The final goal of the course is to explain the following: given an elliptic curve over the rational numbers, use the modular form attached to it to construct rational points on the elliptic curve over quadratic number fields.

If the number field we have in mind is imaginary quadratic (with certain properties relative to the elliptic curve) the points we construct are the so-called Heegner points. This construction is classical and relies on the theory of complex multiplication.

If the number field is real quadratic (again with certain properties relative to the elliptic curve) then the construction of the points is a very recent result of H. Darmon and it is only conjectural (but it has been tested by computer calculations).  The construction is based on p-adic integration on the boundary of the p-adic upper half plane, where p is a prime of multiplicative reduction for the elliptic curve.

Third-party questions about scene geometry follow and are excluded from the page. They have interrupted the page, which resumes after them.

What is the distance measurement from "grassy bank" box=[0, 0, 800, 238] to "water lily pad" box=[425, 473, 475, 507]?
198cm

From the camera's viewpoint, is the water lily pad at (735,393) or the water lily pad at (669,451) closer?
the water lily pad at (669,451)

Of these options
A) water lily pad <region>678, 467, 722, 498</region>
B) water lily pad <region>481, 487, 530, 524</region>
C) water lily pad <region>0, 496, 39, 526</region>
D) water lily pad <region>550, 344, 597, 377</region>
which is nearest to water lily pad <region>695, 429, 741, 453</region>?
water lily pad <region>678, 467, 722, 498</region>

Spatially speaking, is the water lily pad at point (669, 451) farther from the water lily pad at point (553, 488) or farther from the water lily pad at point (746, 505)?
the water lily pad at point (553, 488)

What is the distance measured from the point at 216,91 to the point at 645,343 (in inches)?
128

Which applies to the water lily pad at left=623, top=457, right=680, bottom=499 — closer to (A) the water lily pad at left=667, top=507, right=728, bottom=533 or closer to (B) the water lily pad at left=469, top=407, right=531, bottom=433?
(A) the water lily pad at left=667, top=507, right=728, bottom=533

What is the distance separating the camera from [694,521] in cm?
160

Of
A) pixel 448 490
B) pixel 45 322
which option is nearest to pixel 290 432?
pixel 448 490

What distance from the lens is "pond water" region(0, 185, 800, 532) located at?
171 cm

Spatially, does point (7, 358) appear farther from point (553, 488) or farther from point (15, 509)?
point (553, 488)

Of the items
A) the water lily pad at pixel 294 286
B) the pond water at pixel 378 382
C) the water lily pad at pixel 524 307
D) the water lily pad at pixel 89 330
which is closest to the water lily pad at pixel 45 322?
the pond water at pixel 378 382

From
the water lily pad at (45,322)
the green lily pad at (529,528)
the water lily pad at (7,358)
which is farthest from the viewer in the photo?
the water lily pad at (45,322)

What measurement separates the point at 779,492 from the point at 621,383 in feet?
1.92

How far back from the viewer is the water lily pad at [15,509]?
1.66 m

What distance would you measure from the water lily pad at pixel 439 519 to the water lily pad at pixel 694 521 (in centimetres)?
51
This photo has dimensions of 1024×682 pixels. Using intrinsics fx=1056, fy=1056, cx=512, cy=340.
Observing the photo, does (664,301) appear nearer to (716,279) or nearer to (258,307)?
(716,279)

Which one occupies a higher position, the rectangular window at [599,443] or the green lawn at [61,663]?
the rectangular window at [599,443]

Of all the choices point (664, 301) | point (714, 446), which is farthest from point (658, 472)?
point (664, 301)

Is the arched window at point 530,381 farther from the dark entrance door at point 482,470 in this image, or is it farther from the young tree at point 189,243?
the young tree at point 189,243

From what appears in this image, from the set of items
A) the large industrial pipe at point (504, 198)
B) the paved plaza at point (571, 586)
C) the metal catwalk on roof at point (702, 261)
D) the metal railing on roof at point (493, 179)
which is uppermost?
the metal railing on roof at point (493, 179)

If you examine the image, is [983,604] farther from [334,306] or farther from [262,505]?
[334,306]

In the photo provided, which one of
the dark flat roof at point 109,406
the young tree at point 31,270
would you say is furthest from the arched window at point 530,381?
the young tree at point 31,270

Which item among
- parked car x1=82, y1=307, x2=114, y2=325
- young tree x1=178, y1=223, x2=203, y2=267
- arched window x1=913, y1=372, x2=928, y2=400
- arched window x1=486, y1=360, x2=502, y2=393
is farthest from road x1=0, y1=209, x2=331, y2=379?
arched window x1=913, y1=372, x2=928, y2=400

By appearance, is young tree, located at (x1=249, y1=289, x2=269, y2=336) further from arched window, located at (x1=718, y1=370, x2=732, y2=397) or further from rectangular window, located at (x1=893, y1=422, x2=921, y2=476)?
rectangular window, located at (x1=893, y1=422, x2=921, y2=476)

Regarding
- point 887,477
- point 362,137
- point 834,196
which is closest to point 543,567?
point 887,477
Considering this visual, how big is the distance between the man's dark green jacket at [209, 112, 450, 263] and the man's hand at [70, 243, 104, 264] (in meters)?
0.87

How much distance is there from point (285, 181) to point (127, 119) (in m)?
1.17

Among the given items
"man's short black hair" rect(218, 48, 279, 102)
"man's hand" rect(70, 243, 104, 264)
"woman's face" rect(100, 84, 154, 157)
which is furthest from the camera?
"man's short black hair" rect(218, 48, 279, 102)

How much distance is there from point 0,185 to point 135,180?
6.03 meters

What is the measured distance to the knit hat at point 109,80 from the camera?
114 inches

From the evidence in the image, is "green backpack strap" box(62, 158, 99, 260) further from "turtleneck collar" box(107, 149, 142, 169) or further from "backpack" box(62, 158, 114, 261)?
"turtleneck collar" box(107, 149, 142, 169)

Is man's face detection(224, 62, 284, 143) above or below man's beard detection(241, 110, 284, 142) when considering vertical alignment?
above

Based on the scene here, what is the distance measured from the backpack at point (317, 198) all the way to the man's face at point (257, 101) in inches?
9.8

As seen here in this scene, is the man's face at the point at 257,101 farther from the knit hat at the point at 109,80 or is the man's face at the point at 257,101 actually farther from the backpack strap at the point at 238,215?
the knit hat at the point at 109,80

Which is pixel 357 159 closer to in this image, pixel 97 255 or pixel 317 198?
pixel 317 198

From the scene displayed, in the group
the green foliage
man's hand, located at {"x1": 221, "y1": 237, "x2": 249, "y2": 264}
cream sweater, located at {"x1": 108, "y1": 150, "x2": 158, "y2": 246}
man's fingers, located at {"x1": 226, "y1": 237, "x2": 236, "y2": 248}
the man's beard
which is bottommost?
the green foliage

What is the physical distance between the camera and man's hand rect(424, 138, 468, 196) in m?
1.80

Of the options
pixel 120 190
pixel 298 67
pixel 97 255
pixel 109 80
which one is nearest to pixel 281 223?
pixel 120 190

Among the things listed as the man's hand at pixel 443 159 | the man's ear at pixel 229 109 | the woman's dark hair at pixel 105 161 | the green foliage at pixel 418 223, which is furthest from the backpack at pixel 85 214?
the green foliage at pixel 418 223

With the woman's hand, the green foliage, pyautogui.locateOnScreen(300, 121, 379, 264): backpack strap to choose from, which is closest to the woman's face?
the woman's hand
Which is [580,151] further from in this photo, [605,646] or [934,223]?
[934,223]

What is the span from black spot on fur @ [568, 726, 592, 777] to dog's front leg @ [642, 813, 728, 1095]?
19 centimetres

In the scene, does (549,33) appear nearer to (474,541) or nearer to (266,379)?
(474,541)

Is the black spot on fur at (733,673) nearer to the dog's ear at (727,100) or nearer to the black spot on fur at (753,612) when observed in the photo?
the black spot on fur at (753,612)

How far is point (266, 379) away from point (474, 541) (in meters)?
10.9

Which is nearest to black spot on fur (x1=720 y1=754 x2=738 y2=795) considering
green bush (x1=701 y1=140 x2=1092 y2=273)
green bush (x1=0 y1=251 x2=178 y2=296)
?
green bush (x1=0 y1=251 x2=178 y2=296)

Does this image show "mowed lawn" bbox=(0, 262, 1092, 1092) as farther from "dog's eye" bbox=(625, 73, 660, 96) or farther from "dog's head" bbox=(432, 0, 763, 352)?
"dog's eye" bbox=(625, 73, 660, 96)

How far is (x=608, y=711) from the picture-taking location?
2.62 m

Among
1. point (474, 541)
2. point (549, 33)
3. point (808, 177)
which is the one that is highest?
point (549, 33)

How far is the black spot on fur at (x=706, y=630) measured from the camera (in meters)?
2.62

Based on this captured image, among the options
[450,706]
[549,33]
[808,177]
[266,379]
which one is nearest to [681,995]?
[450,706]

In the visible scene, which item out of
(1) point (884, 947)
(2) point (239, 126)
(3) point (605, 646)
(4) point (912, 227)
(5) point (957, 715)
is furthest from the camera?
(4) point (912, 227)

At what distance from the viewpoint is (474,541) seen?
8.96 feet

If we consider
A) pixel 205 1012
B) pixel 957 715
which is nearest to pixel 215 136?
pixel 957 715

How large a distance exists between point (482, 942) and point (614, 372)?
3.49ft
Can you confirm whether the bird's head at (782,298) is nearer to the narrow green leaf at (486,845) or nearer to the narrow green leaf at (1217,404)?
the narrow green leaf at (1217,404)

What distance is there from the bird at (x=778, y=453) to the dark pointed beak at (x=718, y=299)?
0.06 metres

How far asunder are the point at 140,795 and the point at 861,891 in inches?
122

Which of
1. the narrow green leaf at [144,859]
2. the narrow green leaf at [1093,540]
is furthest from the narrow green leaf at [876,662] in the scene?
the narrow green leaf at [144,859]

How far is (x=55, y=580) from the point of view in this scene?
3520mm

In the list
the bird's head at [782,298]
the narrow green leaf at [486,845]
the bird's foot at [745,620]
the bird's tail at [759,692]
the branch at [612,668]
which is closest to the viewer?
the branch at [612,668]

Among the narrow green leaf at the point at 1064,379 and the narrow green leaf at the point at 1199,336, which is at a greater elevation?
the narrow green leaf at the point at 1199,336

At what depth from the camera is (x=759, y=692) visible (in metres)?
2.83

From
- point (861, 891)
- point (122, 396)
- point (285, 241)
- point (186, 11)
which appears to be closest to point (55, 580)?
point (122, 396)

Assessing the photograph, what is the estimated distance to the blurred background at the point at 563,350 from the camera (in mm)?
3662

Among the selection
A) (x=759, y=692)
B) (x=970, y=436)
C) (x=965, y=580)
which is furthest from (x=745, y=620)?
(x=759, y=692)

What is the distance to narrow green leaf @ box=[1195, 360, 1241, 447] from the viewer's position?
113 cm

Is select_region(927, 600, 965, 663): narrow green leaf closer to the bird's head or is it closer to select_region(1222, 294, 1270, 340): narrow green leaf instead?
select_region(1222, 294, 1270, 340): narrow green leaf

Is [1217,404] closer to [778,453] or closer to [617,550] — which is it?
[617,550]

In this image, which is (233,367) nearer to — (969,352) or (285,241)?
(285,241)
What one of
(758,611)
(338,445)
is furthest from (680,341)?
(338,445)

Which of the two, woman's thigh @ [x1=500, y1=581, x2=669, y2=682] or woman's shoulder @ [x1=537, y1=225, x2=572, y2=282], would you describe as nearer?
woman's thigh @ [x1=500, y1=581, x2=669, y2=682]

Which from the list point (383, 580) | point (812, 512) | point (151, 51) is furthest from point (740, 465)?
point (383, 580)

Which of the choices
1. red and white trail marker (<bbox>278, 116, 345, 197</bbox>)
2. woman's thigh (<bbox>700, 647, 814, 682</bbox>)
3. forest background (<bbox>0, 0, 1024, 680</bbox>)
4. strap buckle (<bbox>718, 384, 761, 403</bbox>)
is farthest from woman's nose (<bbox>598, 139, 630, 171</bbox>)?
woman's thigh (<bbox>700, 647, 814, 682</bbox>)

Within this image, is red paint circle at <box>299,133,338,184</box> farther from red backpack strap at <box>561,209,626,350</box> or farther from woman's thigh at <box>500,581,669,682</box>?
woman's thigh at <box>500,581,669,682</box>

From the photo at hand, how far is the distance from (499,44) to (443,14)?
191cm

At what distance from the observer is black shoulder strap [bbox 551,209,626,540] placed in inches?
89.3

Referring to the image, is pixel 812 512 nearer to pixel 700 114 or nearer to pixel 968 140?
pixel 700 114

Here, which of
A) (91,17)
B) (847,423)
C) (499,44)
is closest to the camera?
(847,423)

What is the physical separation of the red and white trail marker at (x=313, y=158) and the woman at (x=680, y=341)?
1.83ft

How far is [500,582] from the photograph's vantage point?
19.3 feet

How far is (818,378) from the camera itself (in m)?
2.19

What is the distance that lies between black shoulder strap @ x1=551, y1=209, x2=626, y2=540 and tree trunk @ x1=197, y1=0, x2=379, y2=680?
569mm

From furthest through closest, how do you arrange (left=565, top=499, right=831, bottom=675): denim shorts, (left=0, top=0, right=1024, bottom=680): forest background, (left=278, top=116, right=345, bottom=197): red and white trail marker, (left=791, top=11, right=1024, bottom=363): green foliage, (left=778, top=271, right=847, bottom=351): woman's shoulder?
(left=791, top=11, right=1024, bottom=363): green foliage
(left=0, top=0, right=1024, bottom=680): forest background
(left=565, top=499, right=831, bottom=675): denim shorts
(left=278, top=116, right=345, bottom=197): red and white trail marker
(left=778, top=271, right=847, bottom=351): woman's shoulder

These constructions have very nice applications to Iwasawa theory and special values of L-functions and p-adic L-functions of elliptic curves.

During the first two quarters (Fall 2000 and Winter 2001) we will present the  theory of modular forms and their relations with elliptic curves.  Our main reference is G.Shimura's book: Introduction to the Arithmetic Theory of Automorphic Functions (Princeton University Press, 1994) which will be available in the bookstore.  The prerequisites for the course are: a basic graduate course in complex analysis and a graduate course in algebra.  The course will be self-contained in the sense that we will construct all the tools we need; still, some experience with Riemann surfaces, number fields, and elliptic curves would be helpful.